§ **DOKUMENTTEXT**
· · · ·
# Einfacher Laptop für ~100 Euro möglich?



## submitnine (17. April 2016)

*Einfacher Laptop für ~100 Euro möglich?*

Grüße an die Community,

ich suche zurzeit für meine alleinerziehende Nachbarin einen "neuen" Laptop.
Ihr alter hat den Geist aufgegeben und die Reparatur kostet ca. 50 Euro.
Sie ist Sozialhilfeempfängerin, hat kein Geld und von Technik keine Ahnung.
Ihr Laptop wird bei eBay wird das für ca. 100 Euro verkauft, defekt mit ca. 50 Euro.

Modell: Modell HP Pavillion dv7-2150eg
Display:		17.3" 1600 x 900
Prozessor:	AMD Athlon X2 QL-65 / 2.1 GHz	
Grafikkarte:	ATI Mobility Radeon HD 4530
Festplatte	250 GB
RAM:		3 GB (steht so im Internet, vermutlich 4GB).

Meine Idee war es jetzt folgende, den alten defekten Laptop zu verkaufen und einen etwas Besseren erwerben.
Bei eBay finde ich aber quasi nur komische Auktionen mit diversen Fehlern, mangelnde Beschreibung oder Verkäufer mit sehr wenigen Bewertungen.
Ihre Anforderungen sind eigentlich nur mal ein Brief in Word schreiben, Surfen oder eine Fahrschul Programm starten.
Habt ihr Erfahrungen in der Preisklasse, gibt es da auf den Markt vergleichbare Modelle oder sollte ich den Laptop für rund 50 Euro reparieren lassen?

Gruß aus Berlin


----------



## Research (17. April 2016)

*AW: Einfacher Laptop für ~100 Euro möglich?*

Muss es mobil sein?


----------



## submitnine (17. April 2016)

*AW: Einfacher Laptop für ~100 Euro möglich?*

Hi, nein ihr Laptop hat auch keinen Akku mehr. Netzbetrieb ist völlig ausreichend


----------



## Research (17. April 2016)

*AW: Einfacher Laptop für ~100 Euro möglich?*

Bildschirm vorhanden?
Software Zwänge?

Eventuell gibts da sogar Hilfe vom Amt.
Kinder Schulpflichtig?


----------



## submitnine (17. April 2016)
· · · ·
§ **DEINE AUFGABE**
Aktualisiere im Forumsthread den Abschnitt von "Modell: Modell HP" bis "Internet, vermutlich 4GB).", indem du "250 GB" durch "500 GB" ersetzt. Die Einträge werden hier nicht gebraucht.

§ **BEREITGESTELLTES MATERIAL**
· · · ·
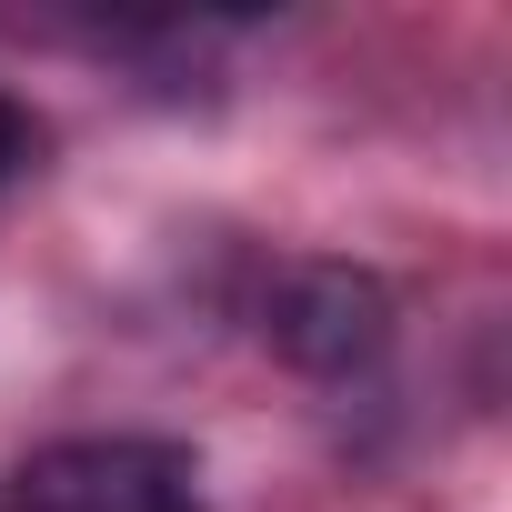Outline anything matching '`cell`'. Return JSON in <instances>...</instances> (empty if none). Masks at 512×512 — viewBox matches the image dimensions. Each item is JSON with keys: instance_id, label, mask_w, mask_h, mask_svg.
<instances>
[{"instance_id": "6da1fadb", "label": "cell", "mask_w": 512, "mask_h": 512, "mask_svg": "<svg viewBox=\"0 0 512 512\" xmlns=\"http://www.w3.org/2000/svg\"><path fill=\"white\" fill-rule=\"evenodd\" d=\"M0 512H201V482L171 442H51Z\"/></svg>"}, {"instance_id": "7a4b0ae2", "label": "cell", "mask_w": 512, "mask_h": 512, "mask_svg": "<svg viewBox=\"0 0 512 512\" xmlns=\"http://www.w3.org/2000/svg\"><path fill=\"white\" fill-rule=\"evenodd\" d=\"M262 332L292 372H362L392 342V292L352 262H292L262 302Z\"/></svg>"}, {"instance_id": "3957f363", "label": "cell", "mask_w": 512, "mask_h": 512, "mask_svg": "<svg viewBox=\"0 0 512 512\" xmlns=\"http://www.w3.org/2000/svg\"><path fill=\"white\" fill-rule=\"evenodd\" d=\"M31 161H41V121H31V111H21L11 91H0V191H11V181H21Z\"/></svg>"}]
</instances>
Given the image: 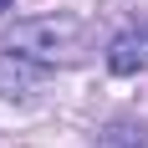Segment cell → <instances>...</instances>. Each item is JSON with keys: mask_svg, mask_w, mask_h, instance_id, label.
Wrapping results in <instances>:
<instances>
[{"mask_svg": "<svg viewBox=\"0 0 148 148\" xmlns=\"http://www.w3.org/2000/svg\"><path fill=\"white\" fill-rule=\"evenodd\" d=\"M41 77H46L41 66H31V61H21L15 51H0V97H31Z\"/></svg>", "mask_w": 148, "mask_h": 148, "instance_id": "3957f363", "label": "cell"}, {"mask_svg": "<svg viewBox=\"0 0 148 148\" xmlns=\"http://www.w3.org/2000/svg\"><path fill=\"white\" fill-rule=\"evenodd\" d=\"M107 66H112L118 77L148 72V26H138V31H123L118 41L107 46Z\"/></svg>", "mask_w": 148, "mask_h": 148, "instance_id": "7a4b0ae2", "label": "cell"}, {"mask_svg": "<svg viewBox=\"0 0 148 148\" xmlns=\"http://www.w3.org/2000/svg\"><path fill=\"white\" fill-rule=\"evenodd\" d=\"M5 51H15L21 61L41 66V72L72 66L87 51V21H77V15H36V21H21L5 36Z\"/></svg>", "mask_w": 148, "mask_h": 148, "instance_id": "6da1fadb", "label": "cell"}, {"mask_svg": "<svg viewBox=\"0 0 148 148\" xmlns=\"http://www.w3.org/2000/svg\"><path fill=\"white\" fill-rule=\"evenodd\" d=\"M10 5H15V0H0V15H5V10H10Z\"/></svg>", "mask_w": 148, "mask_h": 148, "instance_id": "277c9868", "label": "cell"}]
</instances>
· · · ·
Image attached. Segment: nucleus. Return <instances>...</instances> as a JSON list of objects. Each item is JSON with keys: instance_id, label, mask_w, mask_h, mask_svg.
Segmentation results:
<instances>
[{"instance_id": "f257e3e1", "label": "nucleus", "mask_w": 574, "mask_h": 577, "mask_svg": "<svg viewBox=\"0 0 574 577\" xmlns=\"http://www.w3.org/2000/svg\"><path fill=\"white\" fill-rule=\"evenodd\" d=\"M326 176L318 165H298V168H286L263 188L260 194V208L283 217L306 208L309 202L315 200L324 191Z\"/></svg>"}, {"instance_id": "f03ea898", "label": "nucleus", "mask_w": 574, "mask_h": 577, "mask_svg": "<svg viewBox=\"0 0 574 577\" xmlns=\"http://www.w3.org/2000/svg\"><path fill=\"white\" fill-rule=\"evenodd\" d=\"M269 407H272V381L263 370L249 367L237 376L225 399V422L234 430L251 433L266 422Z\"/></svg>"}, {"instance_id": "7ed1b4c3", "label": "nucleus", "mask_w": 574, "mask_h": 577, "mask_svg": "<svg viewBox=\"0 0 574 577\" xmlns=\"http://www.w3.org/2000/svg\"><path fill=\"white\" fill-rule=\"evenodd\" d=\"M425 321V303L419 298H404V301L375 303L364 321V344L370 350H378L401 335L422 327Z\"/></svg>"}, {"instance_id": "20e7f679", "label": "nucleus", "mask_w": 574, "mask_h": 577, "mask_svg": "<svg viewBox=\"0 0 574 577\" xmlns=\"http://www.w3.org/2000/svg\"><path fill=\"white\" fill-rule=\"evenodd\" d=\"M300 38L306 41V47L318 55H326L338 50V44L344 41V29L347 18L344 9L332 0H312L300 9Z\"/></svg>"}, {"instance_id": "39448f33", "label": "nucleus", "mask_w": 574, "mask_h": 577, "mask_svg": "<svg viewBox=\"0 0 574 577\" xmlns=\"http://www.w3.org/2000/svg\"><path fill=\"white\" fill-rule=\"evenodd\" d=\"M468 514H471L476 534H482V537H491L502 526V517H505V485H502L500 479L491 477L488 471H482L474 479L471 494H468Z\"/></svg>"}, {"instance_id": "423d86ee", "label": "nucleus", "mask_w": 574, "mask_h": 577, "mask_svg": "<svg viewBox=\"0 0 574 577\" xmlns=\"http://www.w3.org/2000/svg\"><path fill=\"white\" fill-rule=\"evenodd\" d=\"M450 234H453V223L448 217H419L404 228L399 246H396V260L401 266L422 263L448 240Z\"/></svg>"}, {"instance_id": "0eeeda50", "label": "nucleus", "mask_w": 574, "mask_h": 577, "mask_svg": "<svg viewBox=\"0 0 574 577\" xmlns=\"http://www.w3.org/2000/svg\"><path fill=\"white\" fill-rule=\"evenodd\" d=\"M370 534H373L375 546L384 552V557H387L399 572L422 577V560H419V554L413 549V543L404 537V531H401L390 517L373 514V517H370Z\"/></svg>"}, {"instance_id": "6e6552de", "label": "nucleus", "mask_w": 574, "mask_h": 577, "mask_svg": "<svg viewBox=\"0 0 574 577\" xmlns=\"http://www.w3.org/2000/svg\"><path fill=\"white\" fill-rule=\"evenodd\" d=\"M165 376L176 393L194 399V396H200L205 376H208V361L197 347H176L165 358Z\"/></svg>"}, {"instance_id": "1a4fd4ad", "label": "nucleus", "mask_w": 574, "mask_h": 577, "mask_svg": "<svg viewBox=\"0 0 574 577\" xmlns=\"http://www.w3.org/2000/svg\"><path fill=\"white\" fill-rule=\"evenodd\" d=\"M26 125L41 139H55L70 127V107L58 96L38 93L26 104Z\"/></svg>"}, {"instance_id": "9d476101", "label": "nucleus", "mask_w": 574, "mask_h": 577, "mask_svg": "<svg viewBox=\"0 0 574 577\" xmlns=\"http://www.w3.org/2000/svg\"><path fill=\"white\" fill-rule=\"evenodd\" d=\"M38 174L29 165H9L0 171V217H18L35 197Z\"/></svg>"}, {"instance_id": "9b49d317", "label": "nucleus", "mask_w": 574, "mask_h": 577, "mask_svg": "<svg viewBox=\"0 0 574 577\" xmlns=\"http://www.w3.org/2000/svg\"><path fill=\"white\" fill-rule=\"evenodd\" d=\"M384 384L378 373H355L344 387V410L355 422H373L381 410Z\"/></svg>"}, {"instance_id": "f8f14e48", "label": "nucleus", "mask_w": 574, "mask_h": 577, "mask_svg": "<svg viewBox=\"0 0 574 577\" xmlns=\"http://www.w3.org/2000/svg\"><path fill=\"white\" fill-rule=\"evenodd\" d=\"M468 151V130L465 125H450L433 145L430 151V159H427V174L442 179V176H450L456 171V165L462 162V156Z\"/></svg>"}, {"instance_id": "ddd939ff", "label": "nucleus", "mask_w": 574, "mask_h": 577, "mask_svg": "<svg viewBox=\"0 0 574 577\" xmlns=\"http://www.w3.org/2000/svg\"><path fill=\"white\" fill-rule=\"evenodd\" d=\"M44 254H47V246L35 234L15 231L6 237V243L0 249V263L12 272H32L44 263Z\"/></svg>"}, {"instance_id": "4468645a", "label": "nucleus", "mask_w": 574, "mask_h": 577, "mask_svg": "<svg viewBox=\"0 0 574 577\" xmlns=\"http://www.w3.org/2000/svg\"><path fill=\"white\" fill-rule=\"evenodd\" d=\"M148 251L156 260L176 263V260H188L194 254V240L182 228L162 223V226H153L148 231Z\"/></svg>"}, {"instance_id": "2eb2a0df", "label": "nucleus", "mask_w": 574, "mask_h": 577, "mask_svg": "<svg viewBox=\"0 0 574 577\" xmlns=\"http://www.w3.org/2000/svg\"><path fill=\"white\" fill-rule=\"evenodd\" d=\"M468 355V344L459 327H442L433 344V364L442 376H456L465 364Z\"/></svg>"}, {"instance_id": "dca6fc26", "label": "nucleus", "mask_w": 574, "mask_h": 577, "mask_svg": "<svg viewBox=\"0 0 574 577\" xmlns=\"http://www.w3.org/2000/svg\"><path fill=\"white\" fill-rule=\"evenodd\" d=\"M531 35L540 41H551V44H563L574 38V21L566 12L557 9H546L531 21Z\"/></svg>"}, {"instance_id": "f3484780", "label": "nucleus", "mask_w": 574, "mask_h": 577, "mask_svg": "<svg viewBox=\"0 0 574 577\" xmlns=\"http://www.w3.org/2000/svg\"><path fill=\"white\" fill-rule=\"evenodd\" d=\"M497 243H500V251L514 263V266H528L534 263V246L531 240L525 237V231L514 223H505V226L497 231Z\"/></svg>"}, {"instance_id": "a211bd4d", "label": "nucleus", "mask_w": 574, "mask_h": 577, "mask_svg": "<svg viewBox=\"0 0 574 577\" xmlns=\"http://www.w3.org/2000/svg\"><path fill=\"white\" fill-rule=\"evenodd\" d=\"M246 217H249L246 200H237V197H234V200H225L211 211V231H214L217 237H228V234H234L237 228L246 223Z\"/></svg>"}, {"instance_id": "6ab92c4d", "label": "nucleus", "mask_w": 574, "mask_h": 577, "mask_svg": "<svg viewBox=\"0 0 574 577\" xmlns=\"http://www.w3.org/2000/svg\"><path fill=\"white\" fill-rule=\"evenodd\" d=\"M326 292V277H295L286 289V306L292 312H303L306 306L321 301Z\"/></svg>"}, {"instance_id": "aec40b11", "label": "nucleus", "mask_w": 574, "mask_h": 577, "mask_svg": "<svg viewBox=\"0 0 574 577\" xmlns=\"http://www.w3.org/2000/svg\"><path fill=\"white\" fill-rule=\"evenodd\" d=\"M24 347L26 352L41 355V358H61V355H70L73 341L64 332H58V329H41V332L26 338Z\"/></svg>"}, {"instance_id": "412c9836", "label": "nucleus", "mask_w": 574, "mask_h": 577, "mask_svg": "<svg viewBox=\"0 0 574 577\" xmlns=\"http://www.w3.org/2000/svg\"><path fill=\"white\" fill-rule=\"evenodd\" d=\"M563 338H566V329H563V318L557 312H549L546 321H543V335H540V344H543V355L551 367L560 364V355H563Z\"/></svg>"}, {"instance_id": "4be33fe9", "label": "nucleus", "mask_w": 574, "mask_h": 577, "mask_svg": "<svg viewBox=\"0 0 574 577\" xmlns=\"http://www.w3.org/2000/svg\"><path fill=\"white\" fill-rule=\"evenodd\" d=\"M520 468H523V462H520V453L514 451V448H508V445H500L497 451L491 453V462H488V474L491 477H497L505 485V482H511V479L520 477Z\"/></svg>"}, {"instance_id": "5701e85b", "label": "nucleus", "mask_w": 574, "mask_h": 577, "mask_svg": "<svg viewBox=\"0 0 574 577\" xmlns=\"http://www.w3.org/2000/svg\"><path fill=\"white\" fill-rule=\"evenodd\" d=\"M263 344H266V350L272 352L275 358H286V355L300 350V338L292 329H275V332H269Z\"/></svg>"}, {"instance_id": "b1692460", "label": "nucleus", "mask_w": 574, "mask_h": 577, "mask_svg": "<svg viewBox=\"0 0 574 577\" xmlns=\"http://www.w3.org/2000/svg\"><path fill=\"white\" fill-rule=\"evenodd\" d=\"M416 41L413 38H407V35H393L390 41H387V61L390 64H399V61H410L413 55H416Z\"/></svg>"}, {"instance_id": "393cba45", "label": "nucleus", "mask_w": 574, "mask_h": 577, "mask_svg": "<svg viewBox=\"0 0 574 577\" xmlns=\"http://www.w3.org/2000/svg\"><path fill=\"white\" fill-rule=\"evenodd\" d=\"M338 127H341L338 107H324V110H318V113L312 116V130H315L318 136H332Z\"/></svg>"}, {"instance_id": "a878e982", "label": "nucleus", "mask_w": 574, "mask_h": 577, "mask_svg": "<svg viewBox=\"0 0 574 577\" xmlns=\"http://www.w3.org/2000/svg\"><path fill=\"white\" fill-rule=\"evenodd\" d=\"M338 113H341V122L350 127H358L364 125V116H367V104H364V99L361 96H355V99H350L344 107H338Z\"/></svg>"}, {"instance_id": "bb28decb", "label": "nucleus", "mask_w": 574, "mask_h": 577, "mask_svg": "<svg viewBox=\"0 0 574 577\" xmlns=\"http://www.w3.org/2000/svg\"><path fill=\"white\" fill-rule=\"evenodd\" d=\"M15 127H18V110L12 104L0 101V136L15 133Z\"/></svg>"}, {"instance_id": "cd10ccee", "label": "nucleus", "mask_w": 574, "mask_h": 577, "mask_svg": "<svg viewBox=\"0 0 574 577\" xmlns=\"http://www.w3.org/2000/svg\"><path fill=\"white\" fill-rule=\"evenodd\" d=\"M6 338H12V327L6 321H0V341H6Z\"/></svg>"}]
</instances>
· · · ·
§ **ANTWORT ZUR AUFGABE**
Modell: Modell HP Pavillion dv7-2150eg
Display:		17.3" 1600 x 900
Prozessor:	AMD Athlon X2 QL-65 / 2.1 GHz	
Grafikkarte:	ATI Mobility Radeon HD 4530
Festplatte	500 GB
RAM:		3 GB (steht so im Internet, vermutlich 4GB).